◆ **Extract to read**
Re-introduction to Motherhood by Lisa Kelly
It started with the smell of chlorine. The whole house smelled like a swimming pool. A couple of days later it was lilacs. Then vanilla. Who covered everything in vanilla?? Then came the itching. Oh, how my legs itched! I thought it was an allergy to the new soap I had purchased. Then a dizziness that would come and go. Sometimes I would wake up in the night thinking the bed was moving. I took my bundle of concerns and dumped them on my fiancé’. “I think I have a brain tumor.” He laughed and told me I was just pregnant. Oh hello, genius!! I just had a period and at 44 I’m a wee bit too old for that. In fact, I had just talked to my doctor about having a hysterectomy because of fibroids. Pregnant? Good grief!
He kept insisting this was the problem so I bought a three pack of pregnancy tests. Wow! They actually say the words “PREGNANT” or “NOT PREGNANT” on them now. Nineteen years ago the only choice was to count lines. You could forget it if one line was really faint. That happened with my first child and I had to go buy another one a week later to be certain. This time I could not go wrong with a three pack of tests that would say “NOT PREGNANT”. There would be no doubt that I had a brain tumor. I was quite sure of this.

◆ **Study questions**
A: In the motherhood essay, condense the paragraph beginning "He kept insisting this was the problem" while keeping its main facts.
B: Pick up the essay about a return to motherhood after its last sentence and continue it.

Stored dataset items:
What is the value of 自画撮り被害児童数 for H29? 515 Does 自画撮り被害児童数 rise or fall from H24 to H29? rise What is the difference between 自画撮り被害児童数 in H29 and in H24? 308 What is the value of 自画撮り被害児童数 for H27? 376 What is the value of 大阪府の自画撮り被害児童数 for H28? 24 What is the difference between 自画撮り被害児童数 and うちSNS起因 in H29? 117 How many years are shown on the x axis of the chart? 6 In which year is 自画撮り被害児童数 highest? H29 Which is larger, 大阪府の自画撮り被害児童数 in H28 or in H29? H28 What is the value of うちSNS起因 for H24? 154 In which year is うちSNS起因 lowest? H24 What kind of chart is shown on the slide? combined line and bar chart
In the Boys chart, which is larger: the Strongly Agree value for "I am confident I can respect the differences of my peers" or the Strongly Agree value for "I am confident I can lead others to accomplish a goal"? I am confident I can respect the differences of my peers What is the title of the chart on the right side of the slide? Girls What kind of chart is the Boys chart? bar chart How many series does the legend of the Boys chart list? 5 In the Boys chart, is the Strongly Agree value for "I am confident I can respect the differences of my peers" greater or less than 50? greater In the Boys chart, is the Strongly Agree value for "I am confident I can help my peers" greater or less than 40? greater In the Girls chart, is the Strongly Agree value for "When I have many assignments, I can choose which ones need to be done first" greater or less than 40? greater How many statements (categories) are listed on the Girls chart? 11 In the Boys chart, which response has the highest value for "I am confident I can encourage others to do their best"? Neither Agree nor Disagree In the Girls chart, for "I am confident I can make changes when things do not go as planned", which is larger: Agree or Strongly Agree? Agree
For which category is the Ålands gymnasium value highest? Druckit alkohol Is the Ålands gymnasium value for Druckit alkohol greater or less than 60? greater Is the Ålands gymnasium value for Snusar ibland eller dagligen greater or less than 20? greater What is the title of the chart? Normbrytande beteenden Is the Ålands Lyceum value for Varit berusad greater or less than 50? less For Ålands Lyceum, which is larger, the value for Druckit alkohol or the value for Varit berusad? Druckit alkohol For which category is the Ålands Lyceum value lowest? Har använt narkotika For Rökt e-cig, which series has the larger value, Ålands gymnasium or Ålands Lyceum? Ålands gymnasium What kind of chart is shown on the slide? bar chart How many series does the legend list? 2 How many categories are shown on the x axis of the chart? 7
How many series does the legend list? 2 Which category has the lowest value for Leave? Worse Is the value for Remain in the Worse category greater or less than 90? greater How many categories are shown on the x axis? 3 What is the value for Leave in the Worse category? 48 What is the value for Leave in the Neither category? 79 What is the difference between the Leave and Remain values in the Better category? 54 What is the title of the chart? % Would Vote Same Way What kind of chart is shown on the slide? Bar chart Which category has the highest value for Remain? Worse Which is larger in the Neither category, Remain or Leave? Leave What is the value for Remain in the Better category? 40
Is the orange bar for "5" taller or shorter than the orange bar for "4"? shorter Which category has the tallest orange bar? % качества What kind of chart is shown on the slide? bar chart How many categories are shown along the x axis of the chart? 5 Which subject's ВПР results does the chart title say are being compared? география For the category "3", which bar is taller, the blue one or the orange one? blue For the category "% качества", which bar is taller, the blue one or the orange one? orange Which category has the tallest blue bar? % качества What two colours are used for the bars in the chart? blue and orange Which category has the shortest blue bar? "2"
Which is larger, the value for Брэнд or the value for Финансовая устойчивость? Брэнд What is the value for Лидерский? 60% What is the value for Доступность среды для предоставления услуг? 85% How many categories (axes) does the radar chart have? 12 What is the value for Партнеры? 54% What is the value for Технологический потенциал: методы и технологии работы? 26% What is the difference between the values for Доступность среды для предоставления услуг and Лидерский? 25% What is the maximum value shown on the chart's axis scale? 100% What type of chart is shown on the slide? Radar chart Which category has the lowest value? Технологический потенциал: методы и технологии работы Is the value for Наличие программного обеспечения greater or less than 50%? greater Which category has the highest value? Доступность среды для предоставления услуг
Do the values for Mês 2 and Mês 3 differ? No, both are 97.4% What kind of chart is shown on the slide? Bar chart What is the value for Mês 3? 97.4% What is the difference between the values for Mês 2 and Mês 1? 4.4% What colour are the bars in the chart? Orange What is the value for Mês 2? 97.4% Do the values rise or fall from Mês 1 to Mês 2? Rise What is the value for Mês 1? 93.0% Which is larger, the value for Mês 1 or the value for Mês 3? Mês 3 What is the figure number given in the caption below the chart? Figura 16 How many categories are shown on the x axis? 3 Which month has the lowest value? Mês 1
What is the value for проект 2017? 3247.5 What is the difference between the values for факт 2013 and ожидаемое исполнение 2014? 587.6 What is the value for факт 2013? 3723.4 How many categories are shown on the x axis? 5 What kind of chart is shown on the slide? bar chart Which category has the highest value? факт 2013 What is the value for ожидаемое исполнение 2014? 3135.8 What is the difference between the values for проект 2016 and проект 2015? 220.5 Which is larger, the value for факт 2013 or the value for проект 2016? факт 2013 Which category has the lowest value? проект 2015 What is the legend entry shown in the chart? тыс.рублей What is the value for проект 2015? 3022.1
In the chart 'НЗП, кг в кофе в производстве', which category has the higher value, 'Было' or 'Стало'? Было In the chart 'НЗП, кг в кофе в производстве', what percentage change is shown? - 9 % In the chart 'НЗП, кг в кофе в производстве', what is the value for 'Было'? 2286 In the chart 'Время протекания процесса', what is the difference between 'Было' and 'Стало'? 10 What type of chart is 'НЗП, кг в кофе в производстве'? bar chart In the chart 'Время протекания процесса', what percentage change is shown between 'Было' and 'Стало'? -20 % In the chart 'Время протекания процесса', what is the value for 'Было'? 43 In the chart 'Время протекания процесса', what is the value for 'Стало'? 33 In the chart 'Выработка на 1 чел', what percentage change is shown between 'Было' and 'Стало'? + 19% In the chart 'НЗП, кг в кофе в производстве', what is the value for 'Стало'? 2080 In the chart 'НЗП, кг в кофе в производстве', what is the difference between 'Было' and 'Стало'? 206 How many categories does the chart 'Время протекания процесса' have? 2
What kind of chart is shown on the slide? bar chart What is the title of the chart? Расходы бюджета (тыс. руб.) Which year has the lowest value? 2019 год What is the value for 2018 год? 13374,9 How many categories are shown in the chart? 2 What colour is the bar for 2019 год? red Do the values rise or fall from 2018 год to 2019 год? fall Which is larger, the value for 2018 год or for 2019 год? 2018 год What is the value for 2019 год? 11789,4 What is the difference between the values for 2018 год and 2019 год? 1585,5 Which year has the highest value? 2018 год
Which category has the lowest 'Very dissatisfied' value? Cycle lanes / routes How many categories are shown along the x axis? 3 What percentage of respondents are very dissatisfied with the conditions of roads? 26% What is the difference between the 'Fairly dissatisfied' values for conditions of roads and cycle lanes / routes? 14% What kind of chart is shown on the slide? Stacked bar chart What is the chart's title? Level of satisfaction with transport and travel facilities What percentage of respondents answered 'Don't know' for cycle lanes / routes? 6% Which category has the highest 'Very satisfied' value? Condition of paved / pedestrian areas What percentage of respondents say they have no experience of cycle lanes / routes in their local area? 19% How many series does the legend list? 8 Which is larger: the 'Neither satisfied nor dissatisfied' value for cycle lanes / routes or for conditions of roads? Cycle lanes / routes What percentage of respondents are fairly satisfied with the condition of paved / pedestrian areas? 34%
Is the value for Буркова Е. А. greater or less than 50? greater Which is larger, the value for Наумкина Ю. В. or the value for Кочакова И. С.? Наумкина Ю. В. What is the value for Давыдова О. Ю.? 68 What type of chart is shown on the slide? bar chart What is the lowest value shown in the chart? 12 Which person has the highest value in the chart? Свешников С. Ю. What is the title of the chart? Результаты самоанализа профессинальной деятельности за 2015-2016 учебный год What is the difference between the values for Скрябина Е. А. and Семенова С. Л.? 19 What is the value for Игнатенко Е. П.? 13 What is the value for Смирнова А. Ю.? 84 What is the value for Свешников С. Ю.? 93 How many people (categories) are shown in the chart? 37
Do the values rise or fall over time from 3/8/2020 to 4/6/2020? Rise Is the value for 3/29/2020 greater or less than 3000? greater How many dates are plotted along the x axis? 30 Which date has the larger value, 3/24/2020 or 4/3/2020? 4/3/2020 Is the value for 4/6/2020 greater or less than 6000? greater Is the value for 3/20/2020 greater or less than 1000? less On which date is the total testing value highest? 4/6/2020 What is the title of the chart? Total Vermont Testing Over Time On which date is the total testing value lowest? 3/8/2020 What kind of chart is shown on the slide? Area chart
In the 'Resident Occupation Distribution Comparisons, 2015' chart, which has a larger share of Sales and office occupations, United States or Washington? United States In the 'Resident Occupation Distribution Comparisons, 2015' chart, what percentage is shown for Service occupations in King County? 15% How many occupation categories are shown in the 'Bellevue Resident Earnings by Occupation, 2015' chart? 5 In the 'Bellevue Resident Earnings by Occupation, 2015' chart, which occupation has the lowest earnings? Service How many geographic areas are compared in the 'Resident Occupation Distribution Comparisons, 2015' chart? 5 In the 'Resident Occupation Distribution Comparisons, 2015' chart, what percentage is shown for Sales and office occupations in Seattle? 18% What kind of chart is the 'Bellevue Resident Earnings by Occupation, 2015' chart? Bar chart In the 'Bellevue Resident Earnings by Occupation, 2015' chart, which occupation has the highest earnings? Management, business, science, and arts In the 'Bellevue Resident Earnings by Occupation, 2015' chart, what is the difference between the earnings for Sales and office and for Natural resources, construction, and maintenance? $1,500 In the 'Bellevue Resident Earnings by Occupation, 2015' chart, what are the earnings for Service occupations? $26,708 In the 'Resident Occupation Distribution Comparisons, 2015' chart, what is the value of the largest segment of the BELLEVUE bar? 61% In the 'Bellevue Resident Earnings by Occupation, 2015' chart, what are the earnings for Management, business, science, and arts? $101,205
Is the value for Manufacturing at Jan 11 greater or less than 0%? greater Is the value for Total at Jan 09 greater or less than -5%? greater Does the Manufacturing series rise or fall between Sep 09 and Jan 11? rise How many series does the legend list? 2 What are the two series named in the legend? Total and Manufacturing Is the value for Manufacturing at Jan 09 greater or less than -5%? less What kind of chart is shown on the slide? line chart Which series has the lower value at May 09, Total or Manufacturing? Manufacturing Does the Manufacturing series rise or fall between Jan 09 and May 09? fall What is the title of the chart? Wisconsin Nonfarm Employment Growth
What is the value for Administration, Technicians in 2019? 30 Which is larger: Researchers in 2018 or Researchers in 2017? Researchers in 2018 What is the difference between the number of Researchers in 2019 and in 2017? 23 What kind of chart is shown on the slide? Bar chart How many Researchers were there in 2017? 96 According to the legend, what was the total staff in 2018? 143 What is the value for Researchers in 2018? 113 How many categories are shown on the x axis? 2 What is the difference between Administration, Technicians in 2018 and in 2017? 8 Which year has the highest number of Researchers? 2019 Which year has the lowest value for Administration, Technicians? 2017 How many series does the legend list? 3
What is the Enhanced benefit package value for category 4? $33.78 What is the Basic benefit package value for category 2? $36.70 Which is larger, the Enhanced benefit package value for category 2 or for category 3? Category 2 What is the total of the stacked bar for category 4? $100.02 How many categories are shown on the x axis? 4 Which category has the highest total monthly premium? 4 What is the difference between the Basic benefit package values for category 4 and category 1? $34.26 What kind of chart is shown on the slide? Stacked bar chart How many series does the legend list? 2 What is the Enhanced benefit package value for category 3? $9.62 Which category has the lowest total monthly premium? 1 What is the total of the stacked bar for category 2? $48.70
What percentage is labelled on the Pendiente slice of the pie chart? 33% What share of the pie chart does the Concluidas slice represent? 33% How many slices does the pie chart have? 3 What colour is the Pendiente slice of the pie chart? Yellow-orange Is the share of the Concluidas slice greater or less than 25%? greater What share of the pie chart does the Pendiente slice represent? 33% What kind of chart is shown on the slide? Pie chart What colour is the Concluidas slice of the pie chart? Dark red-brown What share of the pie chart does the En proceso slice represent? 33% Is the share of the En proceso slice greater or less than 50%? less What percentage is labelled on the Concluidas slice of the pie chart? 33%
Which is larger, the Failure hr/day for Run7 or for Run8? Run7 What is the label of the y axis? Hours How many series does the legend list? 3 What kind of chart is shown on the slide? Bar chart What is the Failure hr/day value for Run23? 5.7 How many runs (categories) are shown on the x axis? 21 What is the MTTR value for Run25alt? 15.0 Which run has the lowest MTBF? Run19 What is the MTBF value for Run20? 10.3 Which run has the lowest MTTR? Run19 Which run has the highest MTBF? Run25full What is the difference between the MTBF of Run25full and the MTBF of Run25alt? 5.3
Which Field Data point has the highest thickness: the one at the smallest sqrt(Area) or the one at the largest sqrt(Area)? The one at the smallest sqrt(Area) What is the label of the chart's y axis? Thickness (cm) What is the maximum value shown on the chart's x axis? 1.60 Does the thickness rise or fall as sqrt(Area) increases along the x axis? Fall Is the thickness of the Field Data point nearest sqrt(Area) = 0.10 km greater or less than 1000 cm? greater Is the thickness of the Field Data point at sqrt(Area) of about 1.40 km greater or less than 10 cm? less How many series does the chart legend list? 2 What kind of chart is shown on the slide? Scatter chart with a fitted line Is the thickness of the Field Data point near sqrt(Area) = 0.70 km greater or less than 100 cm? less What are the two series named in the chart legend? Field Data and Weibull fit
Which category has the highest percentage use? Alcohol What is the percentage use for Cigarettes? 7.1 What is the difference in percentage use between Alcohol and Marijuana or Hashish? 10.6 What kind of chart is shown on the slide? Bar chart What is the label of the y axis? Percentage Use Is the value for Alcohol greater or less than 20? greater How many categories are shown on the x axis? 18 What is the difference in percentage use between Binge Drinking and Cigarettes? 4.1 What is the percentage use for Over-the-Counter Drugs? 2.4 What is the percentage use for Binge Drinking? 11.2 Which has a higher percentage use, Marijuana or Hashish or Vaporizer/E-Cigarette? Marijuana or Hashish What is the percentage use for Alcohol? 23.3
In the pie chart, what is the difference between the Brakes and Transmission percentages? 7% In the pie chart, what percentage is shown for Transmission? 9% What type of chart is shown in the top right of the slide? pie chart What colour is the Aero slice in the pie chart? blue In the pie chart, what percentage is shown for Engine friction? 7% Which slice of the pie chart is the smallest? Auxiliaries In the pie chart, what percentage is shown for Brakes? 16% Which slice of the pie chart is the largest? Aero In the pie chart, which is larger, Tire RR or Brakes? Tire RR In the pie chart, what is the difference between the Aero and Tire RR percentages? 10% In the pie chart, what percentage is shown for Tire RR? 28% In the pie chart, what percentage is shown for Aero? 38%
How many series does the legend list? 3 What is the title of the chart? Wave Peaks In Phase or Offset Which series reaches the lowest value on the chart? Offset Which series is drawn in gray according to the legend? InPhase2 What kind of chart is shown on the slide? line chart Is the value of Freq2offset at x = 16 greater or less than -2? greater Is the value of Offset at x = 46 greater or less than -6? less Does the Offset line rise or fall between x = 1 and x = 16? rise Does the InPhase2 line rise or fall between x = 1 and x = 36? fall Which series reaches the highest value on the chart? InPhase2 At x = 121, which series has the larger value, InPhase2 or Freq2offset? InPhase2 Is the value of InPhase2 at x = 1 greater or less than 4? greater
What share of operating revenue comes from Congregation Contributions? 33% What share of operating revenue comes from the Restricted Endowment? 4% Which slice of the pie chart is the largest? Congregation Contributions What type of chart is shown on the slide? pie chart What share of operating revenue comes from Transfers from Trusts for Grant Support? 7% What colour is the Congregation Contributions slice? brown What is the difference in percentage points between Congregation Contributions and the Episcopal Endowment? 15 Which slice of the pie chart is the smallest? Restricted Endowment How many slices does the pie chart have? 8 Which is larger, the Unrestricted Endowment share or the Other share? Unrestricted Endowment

◆ **Answers to the exercises**
A: He kept insisting I was pregnant, so I bought a three-pack of pregnancy tests. Today's tests spell out "PREGNANT" or "NOT PREGNANT." Nineteen years ago you had to count lines, and a faint line with my first child meant buying another test a week later. I was sure this three-pack would read "NOT PREGNANT" and prove I had a brain tumor.

B:
Test one: PREGNANT. Surely that’s a typo. Test two: PREGNANT. What?? Quick google search on the accuracy of these dumb things. Oh-oh. False positives almost never happen. Test three: PREGNANT. So much for the world travel I had planned!
The reason I want to write for Motherhood Later is because the stuff I found on the internet about being pregnant at 44 was absolutely terrifying. I digested so much negativity. Downs Syndrome. Trisomy 13. 18. 19. The numbers just kept racking up. Maternal mortality. By the time I got in to see a high risk OB, I was a complete nervous wreck. She agreed that yes, the risks were notably higher but she could send me for testing if I thought I would want the option to terminate a non-viable fetus. I read up on the test options and the myriad of risks associated with them. The internet is not the place to become educated on such important matters unless you want to scare yourself to death. I did opt to have Chorionic villus sampling (CVS), a story in its own right which I will tell you later. The good news is that I’m now in week 22 of a perfectly normal pregnancy thus far. If all continues to go well, my 19 year old son will have a baby sister in September. I’m excited to share my story with other anxious moms and hope you will continue along this journey with me.